Chambre commerciale, Cour de cassation, le 22 octobre 2002, n° 00-12.914

Commentaire rédigé par l’IA

La décision de la Cour de cassation, rendue le 22 octobre 2002, concerne un litige relatif à la contrefaçon d’un modèle de montre emblématique. La Cour a été saisie d’un pourvoi contre un arrêt de la cour d’appel qui avait jugé qu’une société avait commis une faute en reproduisant une copie servile d’une montre notoire dans un prospectus publicitaire.

Les faits de l’affaire révèlent qu’une société, ayant commercialisé un modèle de montre depuis plus de 70 ans, a engagé une action en justice contre une autre entreprise qui avait diffusé un prospectus comportant une image de ce modèle. L’appelant soutenait que l’utilisation de cette image, considérée comme une simple imitation d’un modèle tombé dans le domaine public, ne pouvait être qualifiée de fautive.

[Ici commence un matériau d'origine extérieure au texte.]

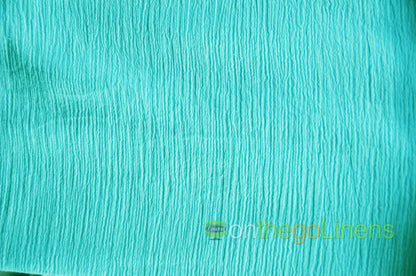 100% Cotton Gauze Fabric by the Yard & Wholesale Bolt | 100% Cotton Muslin Fabric | 48" Wide |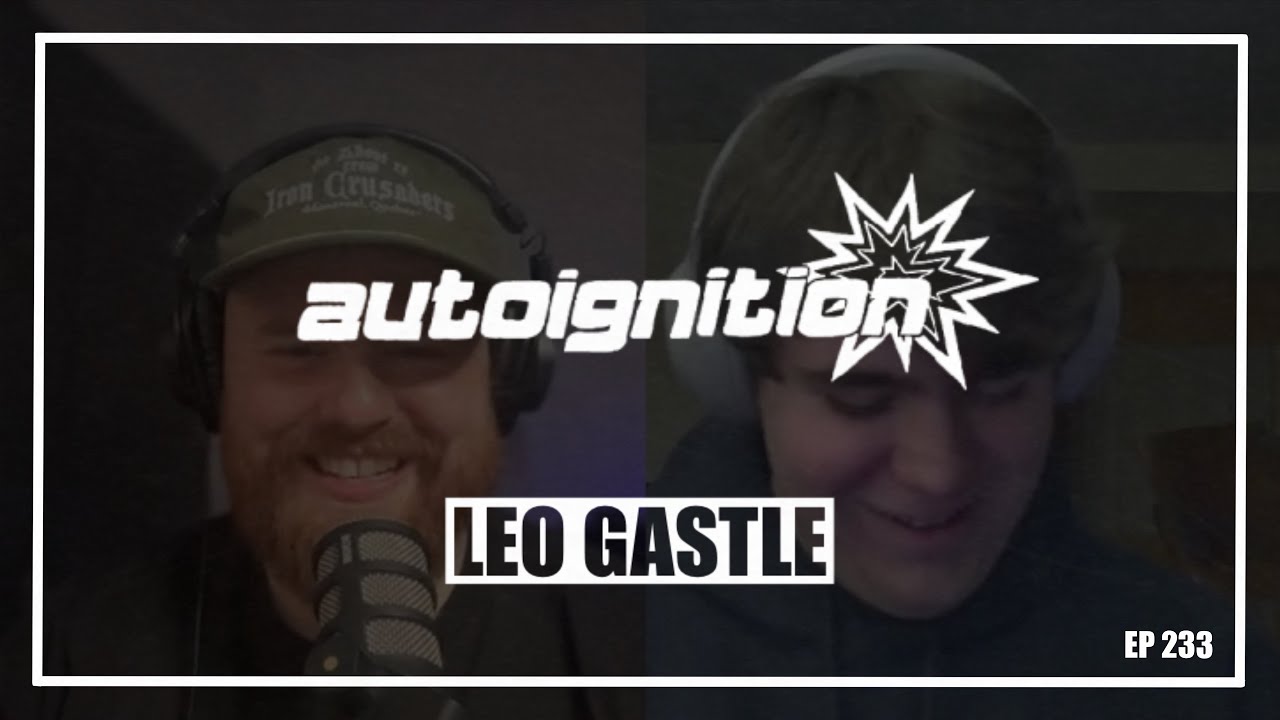 Leo Gastle (Autoignition, Inflict)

La Cour de cassation a confirmé la décision de la cour d’appel, arguant que le modèle en question jouissait d’une renommée exceptionnelle et d’une image de marque prestigieuse. Elle a estimé que l’offre d’une reproduction de ce modèle, dans les conditions dénoncées, portait atteinte à l’image de marque, en la rendant moins attrayante et en la dévalorisant au point de la réduire à un simple gadget publicitaire.

La Cour a ainsi conclu que, même si le modèle n’était plus protégé par un droit privatif, son utilisation d’une manière qui affecte son image de prestige est constitutive d’une faute. Le pourvoi a donc été rejeté, et la société ayant engagé l’action a été condamnée à verser des dommages-intérêts à la société plaignante, ainsi qu’à couvrir les frais de justice.

Cette décision met en lumière l’importance de la protection de l’image de marque et des droits qui en découlent, même lorsque les protections légales traditionnelles ne s’appliquent plus.

Source : Cour de cassation – Base Open Data « Judilibre » & « Légifrance ».